As for the values of x, y, and z, you can substitute xyz = ±1/18 into the original equations and solve for each variable.
That's how we got the values (x, y, z) = ±(2/3, 1/2, 1/6).
I hope this explanation brought a smile to your face! If you have any more questions, feel free to ask!
To find the value of x, y, and z, we need to solve the system of equations:
3xy = 9xz = 12yz = 1
First, let's simplify the equations:
3xy = 1
9xz = 1
12yz = 1
Looking at these equations, we can see that the right side of each equation is the same, which is 1.
Now, let's solve for x in terms of y and z:
From the first equation, 3xy = 1, we can rearrange it as x = 1/(3y).
Now, let's substitute this expression for x in the other two equations:
9(1/(3y))z = 1
12yz = 1
Simplifying the equation 9(1/(3y))z = 1:
(3z)/(y) = 1/9
Cross-multiplying, we get:
3z = (y)(1/9)
3z = y/9
z = y/27
Now, let's substitute this expression for z in the third equation:
12y(y/27) = 1
12y^2/27 = 1
12y^2 = 27
y^2 = 27/12
y^2 = 9/4
Taking the square root of both sides, we get:
y = ± √(9/4)
y = ± (3/2)
Substituting this value of y back into the expression for z:
z = y/27
z = (± (3/2))/27
z = ± (1/18)
Lastly, we substitute the values of y and z back into the expression for x:
x = 1/(3y)
x = 1/(3(± (3/2)))
x = ± (2/3)
Therefore, the solutions for x, y, and z are:
(x, y, z) = ± (2/3, 3/2, 1/18)
or
(x, y, z) = ± (2/3, -3/2, -1/18)
Please note that we have ± sign because both positive and negative values satisfy the equations.
To solve this system of equations, we can use the method of substitution.
First, let's isolate one variable in terms of the other two variables.
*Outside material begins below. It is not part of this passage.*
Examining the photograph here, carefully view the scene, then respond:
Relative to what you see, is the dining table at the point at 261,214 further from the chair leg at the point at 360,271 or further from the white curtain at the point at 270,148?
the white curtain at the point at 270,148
We can start by isolating x in terms of y and z from the first equation:
3xy = 1
Divide both sides by 3y:
x = 1/(3y)
Now we can substitute this value of x into the second equation:
9xz = 1
Replace x with 1/(3y):
9(1/(3y))z = 1
3z/y = 1
Multiply both sides by y/3:
z = y/3
Now we have expressions for x and z in terms of y. We can substitute these into the third equation:
12yz = 1
Replace z with y/3 and x with 1/(3y):
12y(y/3) = 1
4y^2 = 1
y^2 = 1/4
y = ±√(1/4)
y = ±(1/2)
Now that we have found the possible values for y, we can substitute these back into the equations to find the corresponding values for x and z.
If y = 1/2, substituting into the equation x = 1/(3y):
x = 1/(3(1/2))
x = 1/(3/2)
x = 2/3
And substituting into the equation z = y/3:
z = (1/2)/3
z = 1/6
Therefore, one solution is (x, y, z) = (2/3, 1/2, 1/6).
If y = -1/2, the process is the same, but with negative values:
x = 2/(-3)
x = -2/3
z = (-1/2)/3
z = -1/6
Therefore, the second solution is (x, y, z) = (-2/3, -1/2, -1/6).
Hence, the values of x, y, and z are ±(2/3, 1/2, 1/6).